Roles and Permissions
=====================

When you set up your Drupal site with DKAN, create a role to assign to data publishers. The role should include permissions for creating, editing, and deleting the Data node type. These permissions will apply to both the admin UI and data content management via the API.

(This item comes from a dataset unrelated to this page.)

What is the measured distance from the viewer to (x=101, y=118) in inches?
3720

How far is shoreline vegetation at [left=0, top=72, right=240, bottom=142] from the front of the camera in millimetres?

Recommended permissions for a data publisher role:
  - 'access administration pages'
  - 'access content'
  - 'access content overview'
  - 'access toolbar'
  - 'administer data dictionary settings'
  - 'administer harvest_plan'
  - 'administer harvest_run'
  - 'administer metastore settings'
  - 'administer resource mapping'
  - 'create data content'
  - datastore_api_drop
  - datastore_api_import
  - 'delete any data content'
  - 'delete data revisions'
  - 'delete own data content'
  - 'edit any data content'
  - 'edit own data content'
  - harvest_api_index
  - harvest_api_info
  - harvest_api_register
  - harvest_api_run
  - 'revert data revisions'
  - 'use dkan_publishing transition archive'
  - 'use dkan_publishing transition create_new_draft'
  - 'use dkan_publishing transition hidden'
  - 'use dkan_publishing transition publish'
  - 'use dkan_publishing transition restore'
  - 'view data revisions'
  - 'view own unpublished content'
  - 'view the administration theme'

Currently DKAN installs with a role (api_user) that is used for testing and a deprecated permission: `post put delete datasets through the api`. These will be removed in a future release.